◆ TEXTO FORNECIDO:
------------------------------

Selo: Tough Love Records

Gênero: Art Pop, Pop Progressivo

Para quem gosta de: Owen Pallett e Robert Wyatt

Ouça: And Everything Changed e Nothing at All

8.5
8.5

William Doyle: “Great Spans of Muddy Time”

Ano: 2021

Selo: Tough Love Records

Gênero: Art Pop, Pop Progressivo

Para quem gosta de: Owen Pallett e Robert Wyatt

Ouça: And Everything Changed e Nothing at All

/ Por: Cleber Facchi 29/03/2021

Great Spans of Muddy Time (2021, Tough Love Records) é um produto da catástrofe. Durante o processo de gravação do trabalho, o cantor e compositor William Doyle viu grande parte do registro se perder em um acidente que deu fim ao disco rígido do computador onde armazenava as composições. Com o material parcialmente salvo apenas em uma fita cassete, o músico inglês se viu forçado a remontar as peças da novo álbum de forma torta, rompendo com o habitual preciosismo explícito no processo de gravação de Total Strife Forever (2014) e Culture of Volume (2015), quando ainda se apresentava como East India Youth, e Your Wilderness Revisited (2019), registro que levou quase quatro anos até ser finalizado.

O resultado desse inusitado processo de composição está na entrega de uma obra essencialmente contida, mas não menos detalhista. Longe das habituais camadas de sintetizadores e temas eletrônicos que marcam a sequência de obras entregues pelo compositor ao longo da última década, Doyle se concentra na entrega de um material reducionista. São guitarras enevoadas, melodias tecidas com evidente sutileza e vozes que se projetam como um instrumento complementar, ocupando as pequenas brechas do registro. Instantes em que o artista parece encolher quando próximo de som psicodélico de canções como Millersdale e todo o fino repertório lançado como East India Youth, porém, cresce na forma como os sentimentos e versos ganham ainda mais destaque.

Para além do turbulento processo de composição do disco, Great Spans of Muddy Time é um trabalho regido pelas catástrofes emocionais de Doyle. São canções consumidas pela angústia, depressão e forte sensação de abandono vivida pelo músico nos últimos anos, conceito que dialoga diretamente com o título da obra, em português, algo como “grande período de tempos enlameados“. E isso se reflete com naturalidade em algumas das principais faixas do disco, como a dolorosa And Everything Changed (But I Feel Alright). “Conforme o tempo passava no leste / O amor parou de acontecer / E tudo mudou… Mas eu me sinto bem, eu acredito“, confessa em tom melancólico.

Essa mesma dor ecoa em outras faixas ao longo da obra. Do momento em que tem início, em I Need to Keep You in My Life (“Eu preciso manter você na minha vida / Para manter uma imagem sua em minha mente“), passando por músicas como Semi-bionic (“Então eu cantei para a vida / Esperando para acordar“) e Nothing at All (“Então eu não pude dizer o que queria dizer / A sensação e o sentimento / Foram enterrados sob grandes extensões de nada“), tudo gira em torno da experiências pessoais e conflitos vividos pelo cantor. São memórias entristecidas que se espalham em meio a delicadas camadas de sintetizadores, conceito que faz lembrar de obras como Before and After Science (1977), de Brian Eno, e Old Rottenhat (1985), de Robert Wyatt, esse último, confessa influência de Doyle.

------------------------------

◆ DADOS FORNECIDOS:
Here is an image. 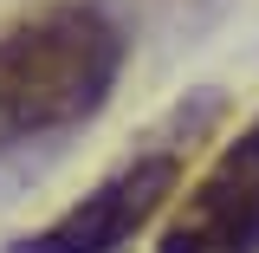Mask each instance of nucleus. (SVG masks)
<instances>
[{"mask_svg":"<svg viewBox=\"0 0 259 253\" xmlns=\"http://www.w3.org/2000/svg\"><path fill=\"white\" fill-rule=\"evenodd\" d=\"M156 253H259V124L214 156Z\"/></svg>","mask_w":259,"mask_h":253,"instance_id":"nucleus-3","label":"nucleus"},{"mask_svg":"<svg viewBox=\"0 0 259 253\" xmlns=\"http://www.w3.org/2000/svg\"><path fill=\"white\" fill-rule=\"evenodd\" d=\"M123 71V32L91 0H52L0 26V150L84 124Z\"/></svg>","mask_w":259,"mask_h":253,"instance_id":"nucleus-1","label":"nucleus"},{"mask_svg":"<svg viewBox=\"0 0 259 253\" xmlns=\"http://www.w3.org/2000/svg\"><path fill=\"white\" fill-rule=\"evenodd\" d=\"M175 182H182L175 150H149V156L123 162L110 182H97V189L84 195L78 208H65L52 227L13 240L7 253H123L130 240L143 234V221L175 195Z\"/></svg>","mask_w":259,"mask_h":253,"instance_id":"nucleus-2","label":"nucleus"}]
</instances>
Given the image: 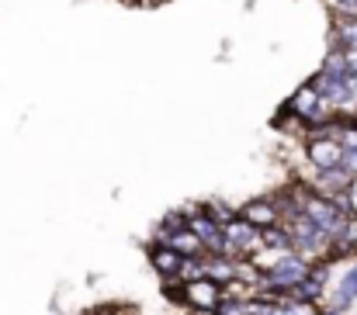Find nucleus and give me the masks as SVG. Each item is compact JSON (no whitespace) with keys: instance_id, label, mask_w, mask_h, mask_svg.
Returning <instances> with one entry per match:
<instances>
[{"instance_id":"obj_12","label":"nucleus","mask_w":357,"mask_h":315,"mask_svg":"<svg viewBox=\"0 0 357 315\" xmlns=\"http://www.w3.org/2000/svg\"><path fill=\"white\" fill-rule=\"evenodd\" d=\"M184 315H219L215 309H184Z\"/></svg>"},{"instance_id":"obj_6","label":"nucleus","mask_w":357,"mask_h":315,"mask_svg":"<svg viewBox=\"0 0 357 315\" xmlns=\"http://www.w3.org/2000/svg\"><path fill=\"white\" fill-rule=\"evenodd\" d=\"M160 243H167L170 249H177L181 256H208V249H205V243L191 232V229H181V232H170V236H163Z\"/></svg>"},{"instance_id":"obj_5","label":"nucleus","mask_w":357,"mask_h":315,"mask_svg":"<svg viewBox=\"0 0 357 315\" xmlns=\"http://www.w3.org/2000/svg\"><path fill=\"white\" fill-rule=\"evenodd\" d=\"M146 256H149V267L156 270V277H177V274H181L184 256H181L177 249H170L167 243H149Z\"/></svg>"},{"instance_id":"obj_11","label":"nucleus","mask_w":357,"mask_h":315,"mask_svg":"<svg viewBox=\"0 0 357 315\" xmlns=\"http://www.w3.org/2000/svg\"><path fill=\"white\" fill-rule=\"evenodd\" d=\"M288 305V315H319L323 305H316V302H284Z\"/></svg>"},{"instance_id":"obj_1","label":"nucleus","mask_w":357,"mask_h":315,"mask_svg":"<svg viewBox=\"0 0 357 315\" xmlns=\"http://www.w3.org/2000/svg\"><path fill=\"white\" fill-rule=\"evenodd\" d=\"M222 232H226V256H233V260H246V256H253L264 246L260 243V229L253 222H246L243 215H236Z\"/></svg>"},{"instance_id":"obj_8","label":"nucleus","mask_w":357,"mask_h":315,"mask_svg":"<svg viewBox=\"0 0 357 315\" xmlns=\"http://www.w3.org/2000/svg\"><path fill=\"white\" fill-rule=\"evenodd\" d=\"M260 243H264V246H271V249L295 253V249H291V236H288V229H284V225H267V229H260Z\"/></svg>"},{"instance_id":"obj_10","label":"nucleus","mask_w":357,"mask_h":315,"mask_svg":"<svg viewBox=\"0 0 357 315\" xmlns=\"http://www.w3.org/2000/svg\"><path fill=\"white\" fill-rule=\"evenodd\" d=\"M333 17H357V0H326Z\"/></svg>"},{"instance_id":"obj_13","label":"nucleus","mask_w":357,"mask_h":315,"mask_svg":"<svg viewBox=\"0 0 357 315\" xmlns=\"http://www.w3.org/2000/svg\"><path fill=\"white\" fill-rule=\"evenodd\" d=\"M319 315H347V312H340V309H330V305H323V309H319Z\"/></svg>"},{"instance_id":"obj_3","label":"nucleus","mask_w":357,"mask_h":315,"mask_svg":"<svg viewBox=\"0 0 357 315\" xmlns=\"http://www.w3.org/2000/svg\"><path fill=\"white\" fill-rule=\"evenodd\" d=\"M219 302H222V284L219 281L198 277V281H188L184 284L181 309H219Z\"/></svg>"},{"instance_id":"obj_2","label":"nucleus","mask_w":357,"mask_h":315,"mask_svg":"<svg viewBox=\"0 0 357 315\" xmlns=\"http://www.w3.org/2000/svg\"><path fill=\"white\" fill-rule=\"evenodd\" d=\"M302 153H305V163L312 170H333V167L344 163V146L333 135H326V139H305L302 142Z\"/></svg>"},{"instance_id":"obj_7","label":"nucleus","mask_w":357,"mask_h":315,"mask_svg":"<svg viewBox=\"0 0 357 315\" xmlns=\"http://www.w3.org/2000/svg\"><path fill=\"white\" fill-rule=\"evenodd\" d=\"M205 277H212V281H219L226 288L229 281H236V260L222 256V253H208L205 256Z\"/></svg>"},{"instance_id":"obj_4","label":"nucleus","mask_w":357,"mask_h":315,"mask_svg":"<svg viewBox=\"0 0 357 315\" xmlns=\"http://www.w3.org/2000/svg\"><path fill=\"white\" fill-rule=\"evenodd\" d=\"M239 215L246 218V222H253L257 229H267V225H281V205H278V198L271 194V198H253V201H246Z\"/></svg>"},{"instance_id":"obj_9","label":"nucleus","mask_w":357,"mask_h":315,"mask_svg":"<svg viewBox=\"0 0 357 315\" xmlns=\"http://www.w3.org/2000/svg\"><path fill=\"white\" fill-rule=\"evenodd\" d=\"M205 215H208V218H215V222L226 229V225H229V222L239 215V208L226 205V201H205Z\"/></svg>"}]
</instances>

------------------------------

Segundo a resenha, em que suporte o material do álbum ficou parcialmente salvo depois do acidente com o disco rígido?

◆ RESPOSTA CORRETA:
O material ficou parcialmente salvo apenas em uma fita cassete.